____ EXCERPTED DATA

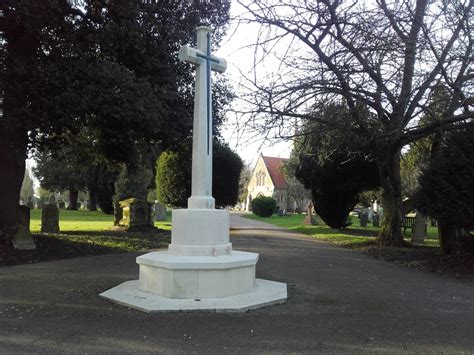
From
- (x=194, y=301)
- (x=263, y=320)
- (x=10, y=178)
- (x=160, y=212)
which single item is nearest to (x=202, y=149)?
(x=194, y=301)

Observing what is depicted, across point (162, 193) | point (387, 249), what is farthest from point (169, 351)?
point (162, 193)

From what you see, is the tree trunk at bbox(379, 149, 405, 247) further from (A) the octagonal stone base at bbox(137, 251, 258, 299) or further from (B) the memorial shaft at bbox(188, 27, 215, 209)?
(A) the octagonal stone base at bbox(137, 251, 258, 299)

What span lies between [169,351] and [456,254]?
9473 millimetres

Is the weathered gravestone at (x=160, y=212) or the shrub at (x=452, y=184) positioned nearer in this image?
the shrub at (x=452, y=184)

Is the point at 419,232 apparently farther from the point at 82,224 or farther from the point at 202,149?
the point at 82,224

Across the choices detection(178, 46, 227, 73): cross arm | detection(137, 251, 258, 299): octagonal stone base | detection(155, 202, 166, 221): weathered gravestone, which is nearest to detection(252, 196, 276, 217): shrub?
detection(155, 202, 166, 221): weathered gravestone

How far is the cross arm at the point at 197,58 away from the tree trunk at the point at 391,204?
9045 millimetres

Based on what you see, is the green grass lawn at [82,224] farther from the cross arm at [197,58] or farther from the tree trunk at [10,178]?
the cross arm at [197,58]

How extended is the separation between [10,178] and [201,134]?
8.55 meters

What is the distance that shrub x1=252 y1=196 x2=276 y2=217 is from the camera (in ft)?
152

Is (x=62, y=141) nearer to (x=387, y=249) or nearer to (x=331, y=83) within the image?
(x=331, y=83)

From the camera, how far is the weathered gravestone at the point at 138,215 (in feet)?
71.1

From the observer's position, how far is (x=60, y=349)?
481 cm

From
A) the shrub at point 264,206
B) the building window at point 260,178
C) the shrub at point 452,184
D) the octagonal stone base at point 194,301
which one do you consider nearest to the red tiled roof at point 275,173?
the building window at point 260,178
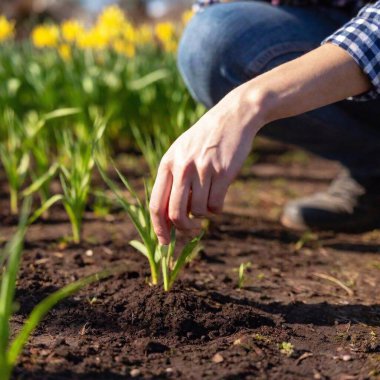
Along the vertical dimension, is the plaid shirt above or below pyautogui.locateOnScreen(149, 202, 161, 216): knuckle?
above

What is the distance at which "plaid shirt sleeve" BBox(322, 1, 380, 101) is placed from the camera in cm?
136

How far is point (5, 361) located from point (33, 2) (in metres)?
11.6

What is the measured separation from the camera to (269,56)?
86.7 inches

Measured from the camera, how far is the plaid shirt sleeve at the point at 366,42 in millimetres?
1358

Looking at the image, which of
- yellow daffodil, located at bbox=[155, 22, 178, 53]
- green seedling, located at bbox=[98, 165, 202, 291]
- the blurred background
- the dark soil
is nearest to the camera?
the dark soil

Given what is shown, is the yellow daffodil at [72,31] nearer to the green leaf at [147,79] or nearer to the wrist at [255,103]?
the green leaf at [147,79]

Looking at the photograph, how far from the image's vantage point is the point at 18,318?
1.58 metres

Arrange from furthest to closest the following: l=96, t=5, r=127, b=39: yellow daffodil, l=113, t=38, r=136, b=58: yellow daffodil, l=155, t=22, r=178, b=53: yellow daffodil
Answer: l=113, t=38, r=136, b=58: yellow daffodil
l=96, t=5, r=127, b=39: yellow daffodil
l=155, t=22, r=178, b=53: yellow daffodil

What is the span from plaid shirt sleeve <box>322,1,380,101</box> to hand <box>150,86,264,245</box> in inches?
10.0

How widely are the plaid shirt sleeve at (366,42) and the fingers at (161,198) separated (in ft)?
1.45

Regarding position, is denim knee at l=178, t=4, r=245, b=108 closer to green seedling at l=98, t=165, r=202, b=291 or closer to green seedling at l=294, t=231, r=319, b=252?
green seedling at l=294, t=231, r=319, b=252

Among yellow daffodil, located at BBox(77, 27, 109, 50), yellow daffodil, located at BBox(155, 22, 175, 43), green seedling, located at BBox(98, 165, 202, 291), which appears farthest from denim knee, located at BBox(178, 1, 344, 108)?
yellow daffodil, located at BBox(77, 27, 109, 50)

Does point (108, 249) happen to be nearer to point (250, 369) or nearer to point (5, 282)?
point (250, 369)

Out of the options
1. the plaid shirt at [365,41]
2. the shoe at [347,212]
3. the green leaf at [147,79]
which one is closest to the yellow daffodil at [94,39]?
the green leaf at [147,79]
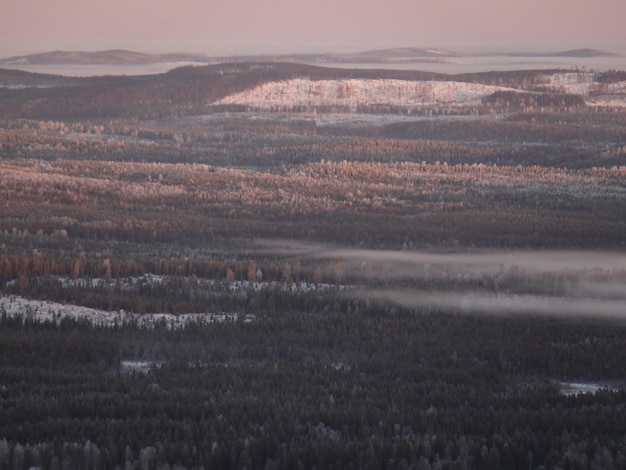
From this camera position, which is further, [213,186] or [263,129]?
[263,129]

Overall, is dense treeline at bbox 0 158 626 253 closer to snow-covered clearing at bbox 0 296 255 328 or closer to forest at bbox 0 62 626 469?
forest at bbox 0 62 626 469

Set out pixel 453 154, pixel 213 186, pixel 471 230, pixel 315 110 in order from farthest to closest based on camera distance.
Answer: pixel 315 110, pixel 453 154, pixel 213 186, pixel 471 230

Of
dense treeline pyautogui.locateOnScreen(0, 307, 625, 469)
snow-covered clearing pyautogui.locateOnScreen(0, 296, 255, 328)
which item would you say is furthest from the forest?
snow-covered clearing pyautogui.locateOnScreen(0, 296, 255, 328)

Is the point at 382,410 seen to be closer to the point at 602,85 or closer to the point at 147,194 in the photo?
the point at 147,194

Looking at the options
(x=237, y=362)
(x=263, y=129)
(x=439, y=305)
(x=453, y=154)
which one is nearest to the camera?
(x=237, y=362)

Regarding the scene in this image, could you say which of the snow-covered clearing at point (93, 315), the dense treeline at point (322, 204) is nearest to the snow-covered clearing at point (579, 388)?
the snow-covered clearing at point (93, 315)

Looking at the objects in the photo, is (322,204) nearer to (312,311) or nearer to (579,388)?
(312,311)

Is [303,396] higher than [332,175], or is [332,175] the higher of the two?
[303,396]

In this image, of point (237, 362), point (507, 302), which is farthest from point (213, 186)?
point (237, 362)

________

### WHAT THE TASK ASKS
Quote the entries in full. Any image among them is to be omitted from the copy.

### FINISHED TASK
From
- (x=194, y=301)
- (x=263, y=320)
- (x=10, y=178)
- (x=160, y=212)
which single item is nearest to (x=202, y=149)?
(x=194, y=301)

Observing what is depicted, across point (162, 193) | point (387, 249), what is farthest from point (169, 351)?
point (162, 193)

From what you see, is the tree trunk at bbox(379, 149, 405, 247) further from (A) the octagonal stone base at bbox(137, 251, 258, 299) or further from (B) the memorial shaft at bbox(188, 27, 215, 209)?
(A) the octagonal stone base at bbox(137, 251, 258, 299)

What span lies between [169,351] and [456,254]?
9473 millimetres

Is the weathered gravestone at (x=160, y=212) or the shrub at (x=452, y=184) positioned nearer in this image?
the shrub at (x=452, y=184)

Is the point at 419,232 apparently farther from the point at 82,224 or farther from the point at 202,149?
the point at 82,224

Across the choices detection(178, 46, 227, 73): cross arm | detection(137, 251, 258, 299): octagonal stone base | detection(155, 202, 166, 221): weathered gravestone, which is nearest to detection(252, 196, 276, 217): shrub?
detection(155, 202, 166, 221): weathered gravestone

How far is the cross arm at the point at 197,58 away from the tree trunk at the point at 391,204?
9045 millimetres

Based on what you see, is the green grass lawn at [82,224] farther from the cross arm at [197,58] or farther from the tree trunk at [10,178]?
the cross arm at [197,58]

How extended is the separation between [10,178] and [201,134]?
8.55 meters

What is the distance that shrub x1=252 y1=196 x2=276 y2=217 is from the camera (in ft)?
152

Is (x=62, y=141) nearer to (x=387, y=249) or nearer to (x=331, y=83) within the image?
(x=331, y=83)

From the camera, how far is the weathered gravestone at the point at 138,215 (in feet)?
71.1

From the observer's position, how far is (x=60, y=349)?
481 cm

From
A) the shrub at point 264,206
B) the building window at point 260,178
C) the shrub at point 452,184
D) the octagonal stone base at point 194,301
which one do you consider nearest to the red tiled roof at point 275,173?
the building window at point 260,178
Along the vertical dimension, is the plaid shirt above or below pyautogui.locateOnScreen(149, 202, 161, 216): knuckle?
above

What is the distance at which "plaid shirt sleeve" BBox(322, 1, 380, 101) is placed from the camera in cm?
136

How far is point (5, 361) located from point (33, 2) (in metres)?
11.6

What is the measured separation from the camera to (269,56)?
86.7 inches

Measured from the camera, how far is the plaid shirt sleeve at the point at 366,42 in millimetres?
1358

Looking at the image, which of
- yellow daffodil, located at bbox=[155, 22, 178, 53]
- green seedling, located at bbox=[98, 165, 202, 291]
- the blurred background
- the dark soil
is nearest to the camera?
the dark soil

Given what is shown, is the yellow daffodil at [72,31] nearer to the green leaf at [147,79] or nearer to the wrist at [255,103]?
the green leaf at [147,79]

Looking at the photograph, how far from the image's vantage point is the point at 18,318?
1.58 metres

Arrange from furthest to closest the following: l=96, t=5, r=127, b=39: yellow daffodil, l=113, t=38, r=136, b=58: yellow daffodil, l=155, t=22, r=178, b=53: yellow daffodil
Answer: l=113, t=38, r=136, b=58: yellow daffodil
l=96, t=5, r=127, b=39: yellow daffodil
l=155, t=22, r=178, b=53: yellow daffodil

What is the span from plaid shirt sleeve <box>322,1,380,101</box> to hand <box>150,86,264,245</box> in inches?
10.0

How widely are the plaid shirt sleeve at (366,42) and the fingers at (161,198) separated (in ft)?
1.45

Regarding position, is denim knee at l=178, t=4, r=245, b=108 closer to green seedling at l=98, t=165, r=202, b=291 or closer to green seedling at l=294, t=231, r=319, b=252?
green seedling at l=294, t=231, r=319, b=252

Among yellow daffodil, located at BBox(77, 27, 109, 50), yellow daffodil, located at BBox(155, 22, 175, 43), green seedling, located at BBox(98, 165, 202, 291), which appears farthest from denim knee, located at BBox(178, 1, 344, 108)?
yellow daffodil, located at BBox(77, 27, 109, 50)

Does point (108, 249) happen to be nearer to point (250, 369) or nearer to point (5, 282)?
point (250, 369)

Out of the options
1. the plaid shirt at [365,41]
2. the shoe at [347,212]
3. the green leaf at [147,79]
which one is closest to the yellow daffodil at [94,39]?
the green leaf at [147,79]
From this camera position, which is further, [213,186] or [263,129]?
[263,129]

Overall, is dense treeline at bbox 0 158 626 253 closer to snow-covered clearing at bbox 0 296 255 328 or closer to forest at bbox 0 62 626 469?
forest at bbox 0 62 626 469

Set out pixel 453 154, pixel 213 186, pixel 471 230, pixel 315 110 in order from farthest to closest based on camera distance.
Answer: pixel 315 110, pixel 453 154, pixel 213 186, pixel 471 230

Of
dense treeline pyautogui.locateOnScreen(0, 307, 625, 469)
snow-covered clearing pyautogui.locateOnScreen(0, 296, 255, 328)
which item would you say is furthest from the forest?
snow-covered clearing pyautogui.locateOnScreen(0, 296, 255, 328)

Is the point at 382,410 seen to be closer to the point at 602,85 or closer to the point at 147,194 in the photo?
the point at 147,194

Looking at the options
(x=237, y=362)
(x=263, y=129)
(x=439, y=305)
(x=453, y=154)
which one is nearest to the camera?
(x=237, y=362)

Regarding the scene in this image, could you say which of the snow-covered clearing at point (93, 315), the dense treeline at point (322, 204) is nearest to the snow-covered clearing at point (579, 388)?
the snow-covered clearing at point (93, 315)

Looking at the objects in the photo, is (322,204) nearer to (312,311) or nearer to (579,388)?
(312,311)

Is [303,396] higher than [332,175], or is [332,175] the higher of the two?
[303,396]

In this image, of point (237, 362), point (507, 302), which is farthest from point (213, 186)?
point (237, 362)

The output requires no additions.